» **YOUR INSTRUCTIONS**: Copy the data word for word, starting with the line that contains "Good For You" and going on through the line that contains "NWT- 34X34 Haggar", and leave the pictures out of your copy.

» **DATA FOR THIS EXERCISE**:
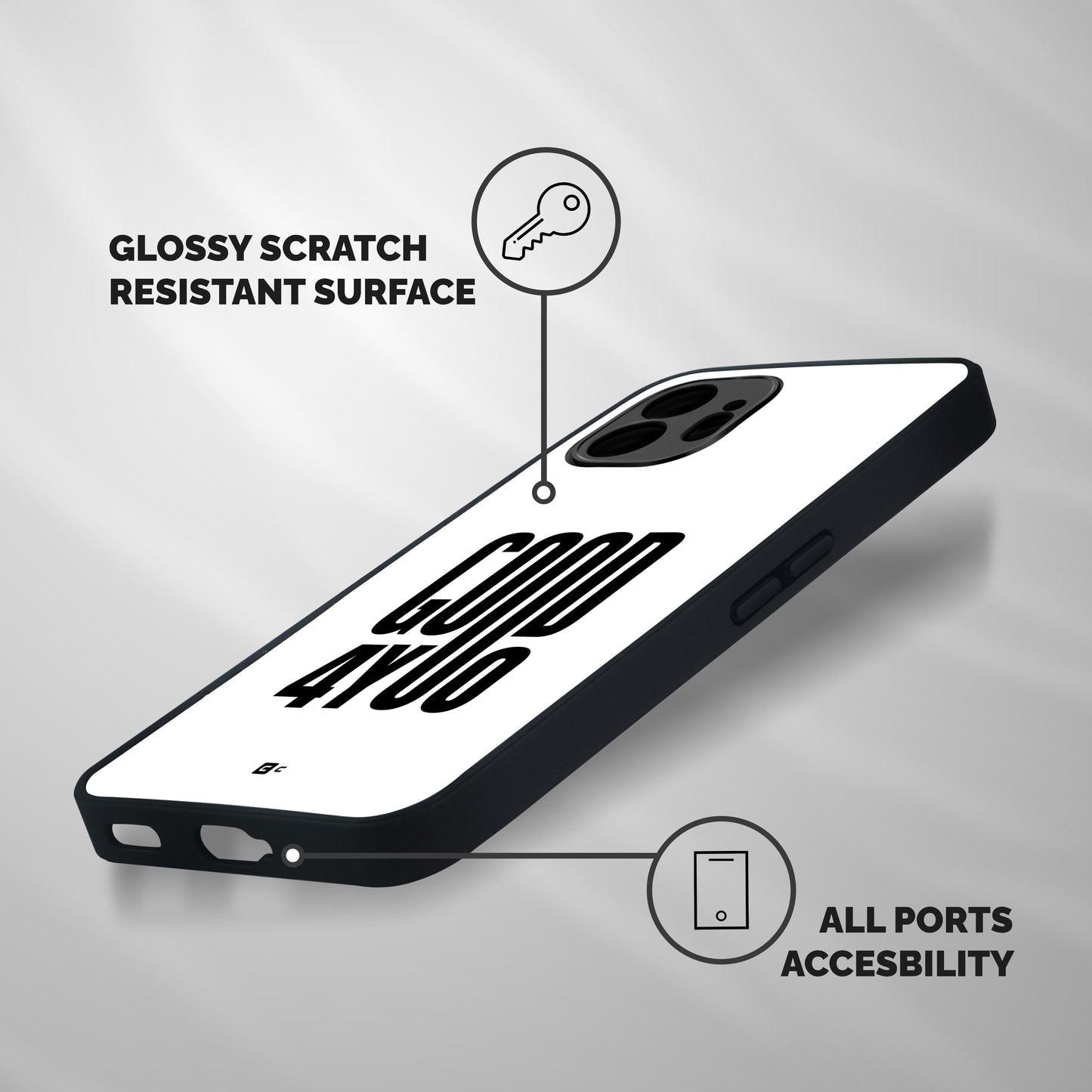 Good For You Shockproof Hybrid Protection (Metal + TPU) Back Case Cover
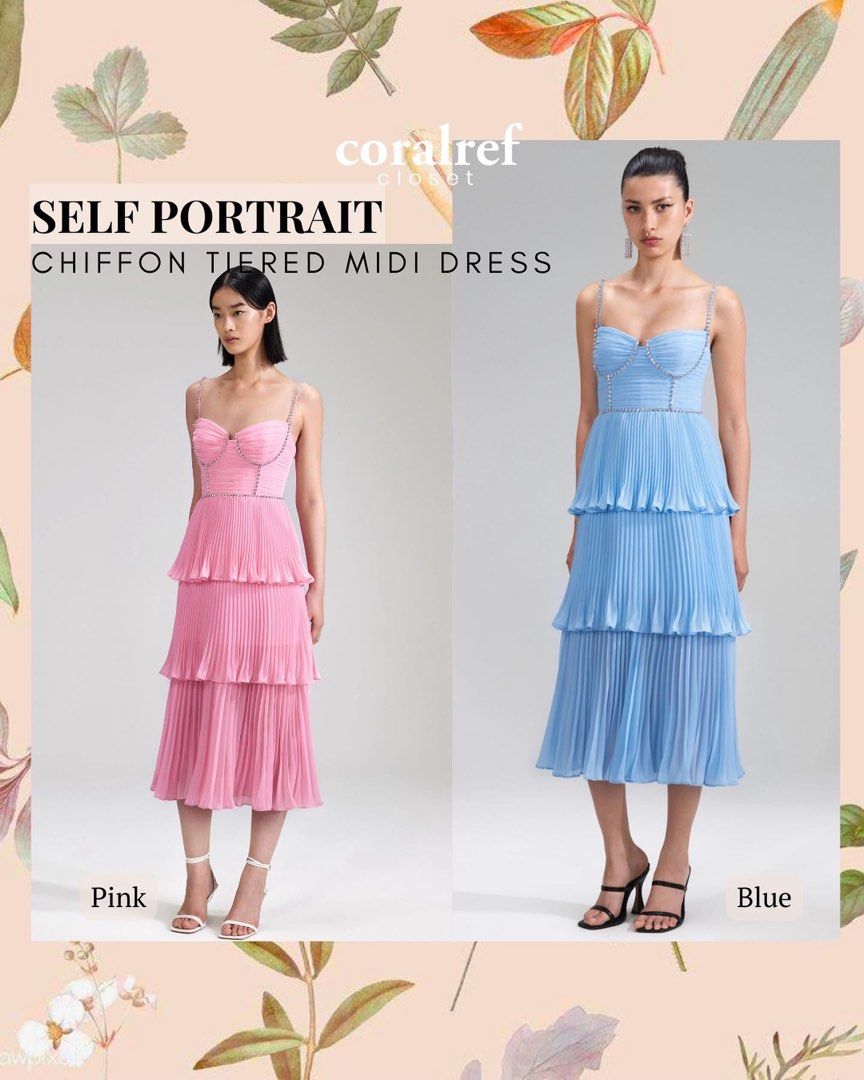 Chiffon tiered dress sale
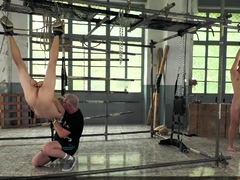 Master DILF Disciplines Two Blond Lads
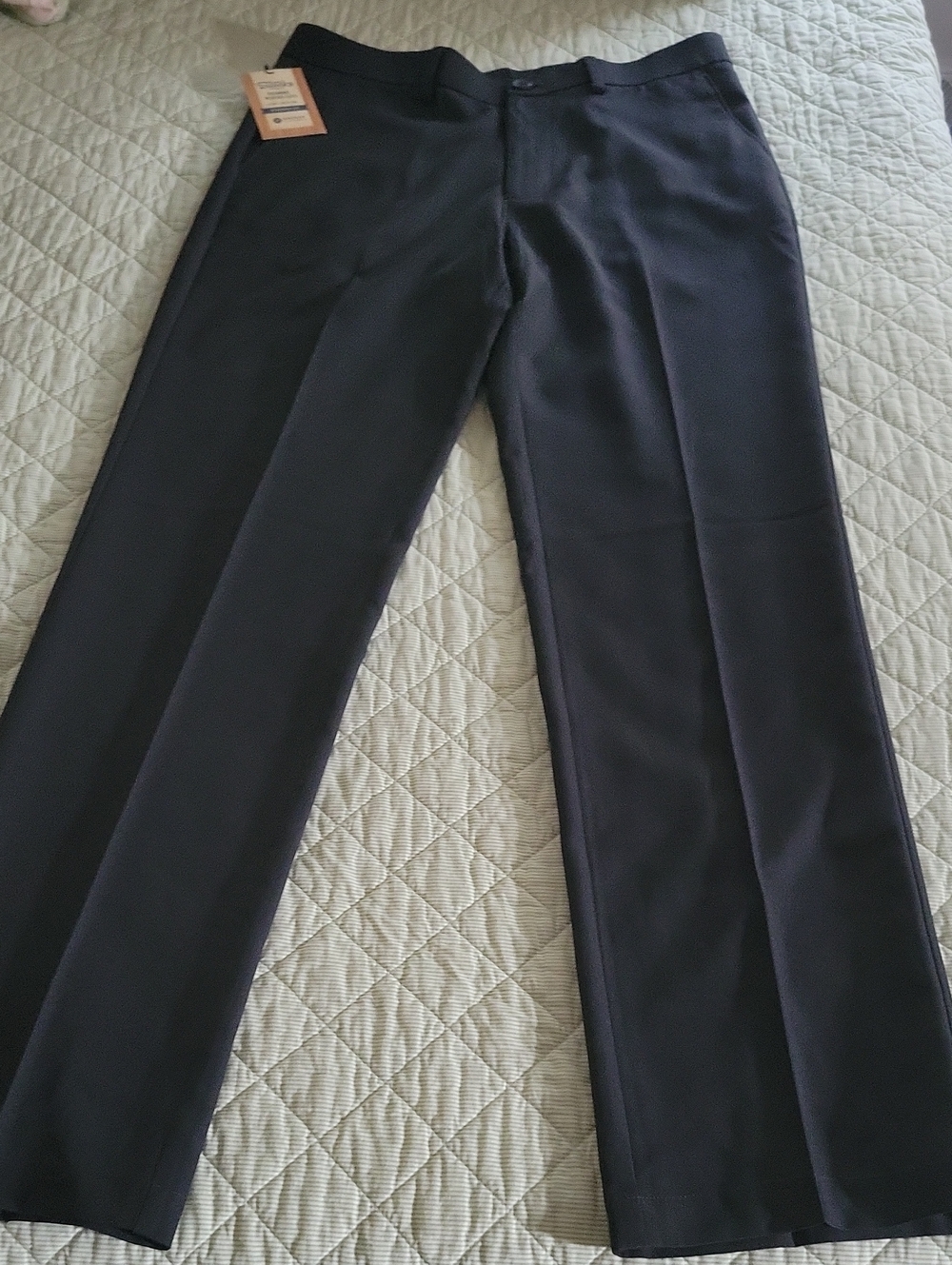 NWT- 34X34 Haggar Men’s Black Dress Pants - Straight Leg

==

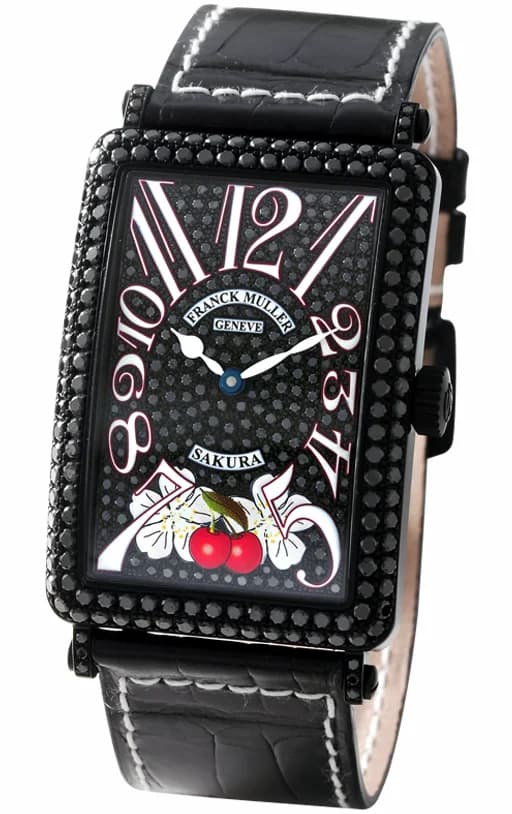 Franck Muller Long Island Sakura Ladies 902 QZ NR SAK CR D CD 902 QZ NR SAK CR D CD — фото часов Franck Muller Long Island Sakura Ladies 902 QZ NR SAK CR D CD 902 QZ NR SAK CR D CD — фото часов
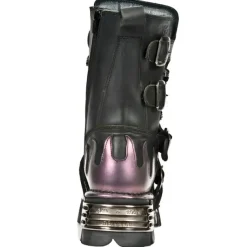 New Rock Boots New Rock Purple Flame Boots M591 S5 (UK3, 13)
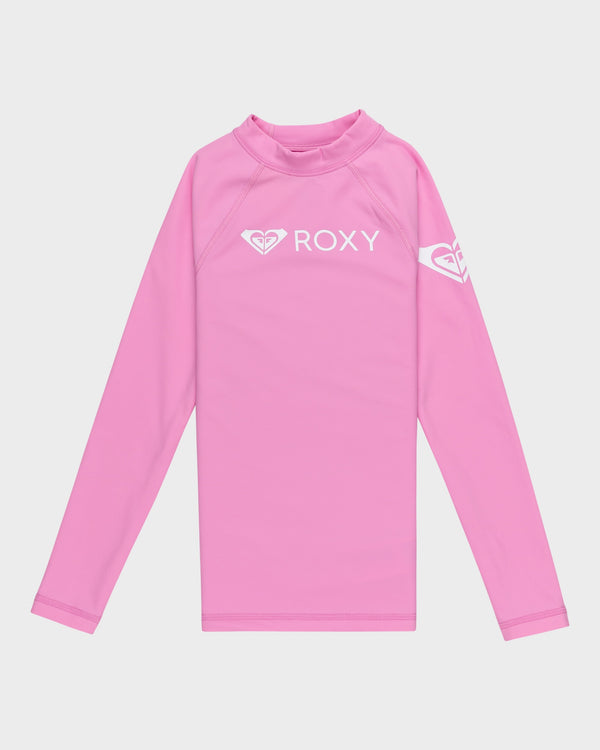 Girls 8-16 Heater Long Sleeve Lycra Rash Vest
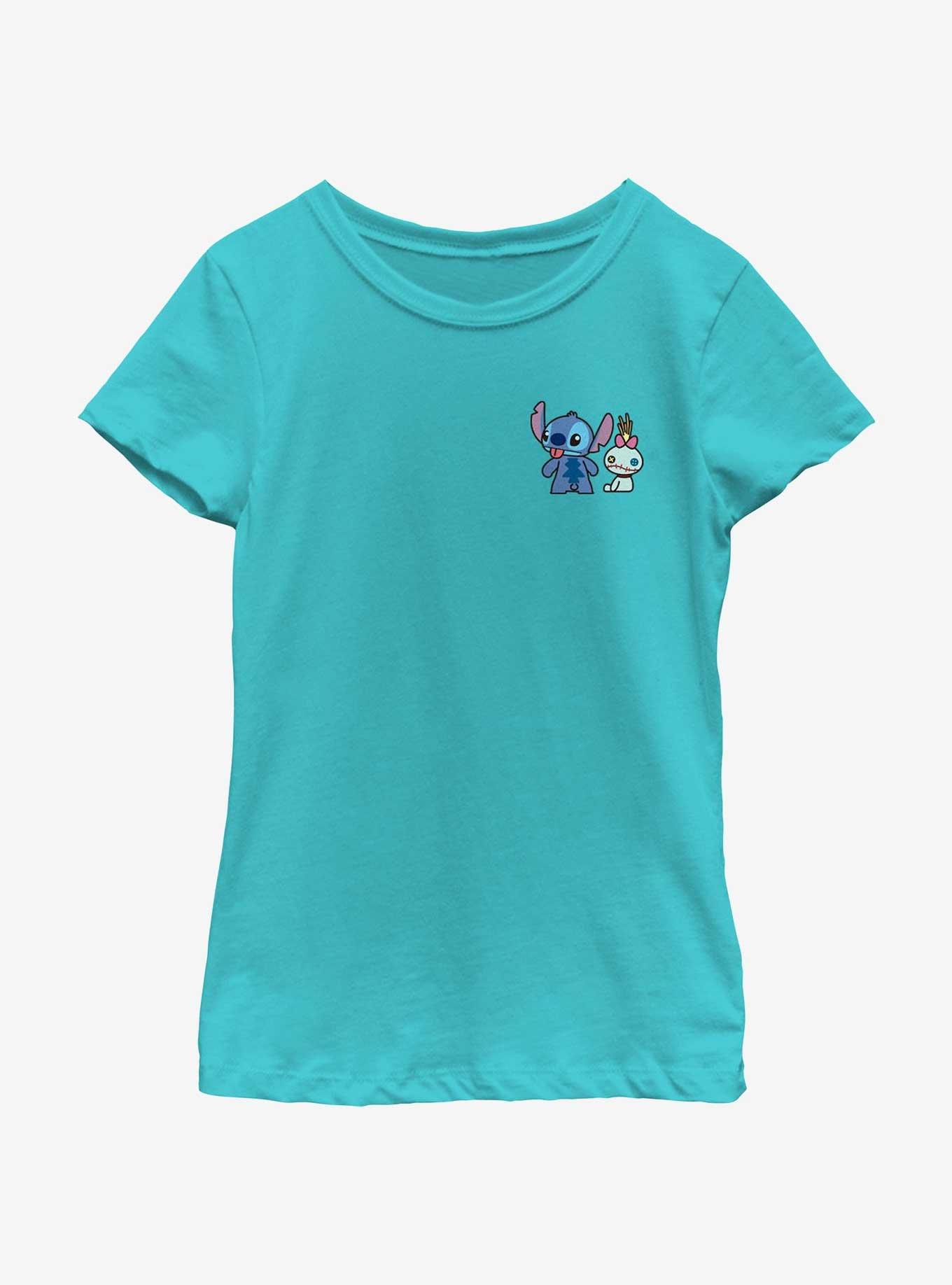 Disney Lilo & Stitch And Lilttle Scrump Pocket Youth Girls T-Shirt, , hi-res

» **EXERCISE RESPONSE**:
 Good For You Shockproof Hybrid Protection (Metal + TPU) Back Case Cover
 Chiffon tiered dress sale
 Master DILF Disciplines Two Blond Lads
 NWT- 34X34 Haggar Men’s Black Dress Pants - Straight Leg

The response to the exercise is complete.